Stanford EE Computer Systems Colloquium

4:30 PM, Wednesday, March 6, 2019
Shriram Center for Bioengineering and Chemical Engineering Room 104
http://ee380.stanford.edu

Extending the theory of ML for human-centric applications

Jamie Morgenstern
Georgia Tech

About the talk:

Many recent application domains for machine learning deviate from standard modeling assumptions, by including data generated by people who may want to manipulate a system's output, or by trying to accomplish some task for which multiple objectives are simultaneously important. For example, an employer might want to promote their job opportunities to people with certain skills, while simultaneously ensuring a broad range of demographics sees and applies to the job posting. Moreover, if the employer uses a fixed filter to sift out fraudulent applications, the filter will become less useful over time as both fraudulent and honest applicants shift their application contents to pass the filter. In this talk, I will survey some recent results that take steps towards making ML methods more robust to these natural environments often faced in the real world.

Video:

To access the live webcast of the talk (active at 16:28 of the day of the presentaton) and the archived version of the talk, use the URL SU-EE380-20190306. This is a first class reference and can be transmitted by email, Twitter, etc.

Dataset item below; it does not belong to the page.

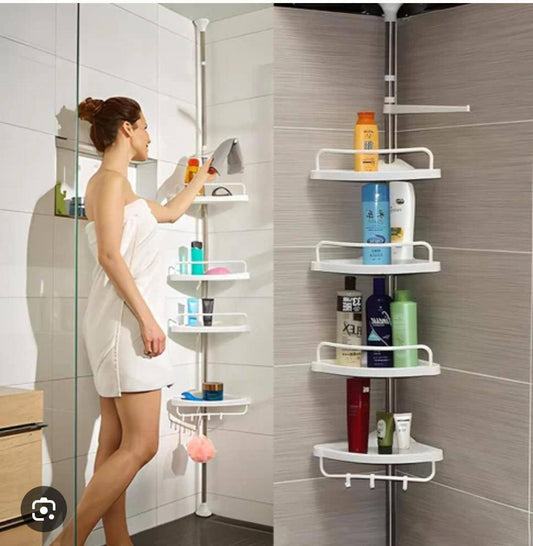 Étagère de Douche d'Angle Télescopique – Rangement Pratique et Élégant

A URL referencing a YouTube view of the lecture will be posted here a week or so following the presentation.

About the Speaker

[speaker photo] Jamie is an assistant professor in the School of Computer Science Georgia Tech. Prior to this appointment, she was hosted by Michael Kearnsi, Aaron Roth, and Rakesh Vohra as a Warren Center fellow at the University of Pennsylvania. She completed her PhD working with Avrim Blum at Carnegie Mellon University. Her work focuses on the social impact of machine learning and the impact of social behavior on ML's guarantees. How should machine learning be made robust to behavior of the people generating training or test data for it? How should ensure that the models we design do not exacerbate inequalities already present in society?